▶ _Exercise instructions_
In the entries that follow, the first line to write out is the one containing "Fab 5-bedroom country home - Huis", and the last is the one containing "Ночное небо над морем". Reproduce that stretch exactly, with nothing before or after it.

▶ _Stored data_
- - - - -

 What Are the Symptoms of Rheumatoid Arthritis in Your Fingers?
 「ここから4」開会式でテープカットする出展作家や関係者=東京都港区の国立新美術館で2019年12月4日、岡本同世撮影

- - - - -

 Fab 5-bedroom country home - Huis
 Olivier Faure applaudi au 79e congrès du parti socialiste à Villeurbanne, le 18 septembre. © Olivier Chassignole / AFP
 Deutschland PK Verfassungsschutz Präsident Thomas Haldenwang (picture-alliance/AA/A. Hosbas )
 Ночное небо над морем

- - - - -

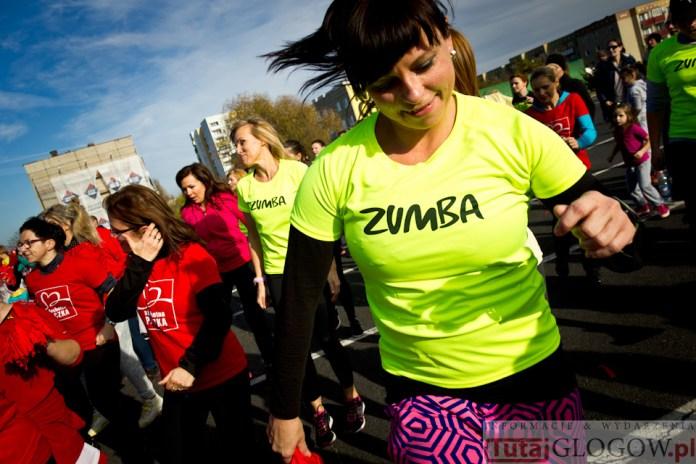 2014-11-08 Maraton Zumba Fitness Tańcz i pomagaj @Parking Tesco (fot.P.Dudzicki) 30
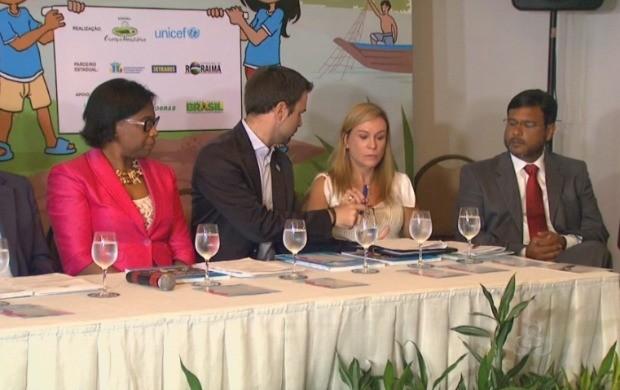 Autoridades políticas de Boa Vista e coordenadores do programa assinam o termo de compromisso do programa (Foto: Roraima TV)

- - - - -

▶ _Output_
 Fab 5-bedroom country home - Huis
 Olivier Faure applaudi au 79e congrès du parti socialiste à Villeurbanne, le 18 septembre. © Olivier Chassignole / AFP
 Deutschland PK Verfassungsschutz Präsident Thomas Haldenwang (picture-alliance/AA/A. Hosbas )
 Ночное небо над морем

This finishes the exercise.